Question-Aware Knowledge Graph Prompting for Enhancing Large Language Models

TL;DR

This work tackles the challenge of knowledge-intensive MCQA by integrating external knowledge graphs into large language models without fine-tuning. The proposed framework, QAP, combines a Question-Aware Neighborhood Aggregation (QNA) module that injects question context into KG graph reasoning with a Global Attention-Derived Prompting (GTP) module that leverages cross-option relations to enrich soft prompts. It optimizes an end-to-end objective with a cross-entropy loss while freezing the LLM, and demonstrates state-of-the-art performance on OBQA, Riddle, and MedQA using ConceptNet and UMLS as knowledge sources. The approach enables query-adaptive reasoning and robust handling of missing KG knowledge across answer options, offering a scalable path to integrating structured knowledge with LLMs in diverse domains.

Abstract

Large Language Models (LLMs) often struggle with tasks requiring external knowledge, such as knowledge-intensive Multiple Choice Question Answering (MCQA). Integrating Knowledge Graphs (KGs) can enhance reasoning; however, existing methods typically demand costly fine-tuning or retrieve noisy KG information.
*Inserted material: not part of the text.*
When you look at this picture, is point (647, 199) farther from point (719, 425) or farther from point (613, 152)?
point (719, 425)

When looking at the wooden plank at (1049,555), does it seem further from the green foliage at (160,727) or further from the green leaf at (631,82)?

Recent approaches leverage Graph Neural Networks (GNNs) to generate KG-based input embedding prefixes as soft prompts for LLMs but fail to account for question relevance, resulting in noisy prompts. Moreover, in MCQA tasks, the absence of relevant KG knowledge for certain answer options remains a significant challenge. To address these issues, we propose Question-Aware Knowledge Graph Prompting (QAP), which incorporates question embeddings into GNN aggregation to dynamically assess KG relevance. QAP employs global attention to capture inter-option relationships, enriching soft prompts with inferred knowledge. Experimental results demonstrate that QAP outperforms state-of-the-art methods across multiple datasets, highlighting its effectiveness.

Figures (5)

• Figure 1: Illustration of the limitations of question-agnostic GNNs and our proposed solution. Traditional methods compute GNN weights solely based on graph semantics, often overlooking question relevance. In contrast, our approach integrates question-aware GNN aggregation, prioritizing relevant knowledge while downweighting less pertinent edges.
• Figure 2: Illustration of the limitation posed by missing KG knowledge for certain options and our proposed solution. When the KG lacks dietary information for tigers, traditional methods fail to retrieve relevant knowledge. In contrast, our approach utilizes global attention to capture the relationship between lions and tigers, enabling the model to infer that tigers are also carnivores.
• Figure 3: Overview of our proposed framework QAP. The framework consists of: (1) Subgraph Retrieval, where contextualized subgraphs from the KG are extracted based on the question and answer options; (2) Question-Aware Neighborhood Aggregation (QNA), where the contextualized subgraphs are processed with neighborhood aggregation influenced by the question context; (3) Global Attention-Derived Prompting (GTP), which refines the node embeddings generated by QNA by aligning them with all question and option sequences, producing soft prompts enriched with global information. Finally, the soft prompts are prepended to the input question to guide the LLM in predicting the correct answer.
• Figure 4: Parameter study on Flan-T5 (11B) and Llama2-chat (7B) for OBQA (general domain) and MedQA (biomedical domain).
• Figure 5: Comparison of QAP and LLM-only performance using Flan-T5 (11B) across both general and biomedical domains. We list the logits given by LLM and our method QAP. The example shows that QAP provides a more accurate prediction. The correct answer and the option with the highest logit value are shown in red.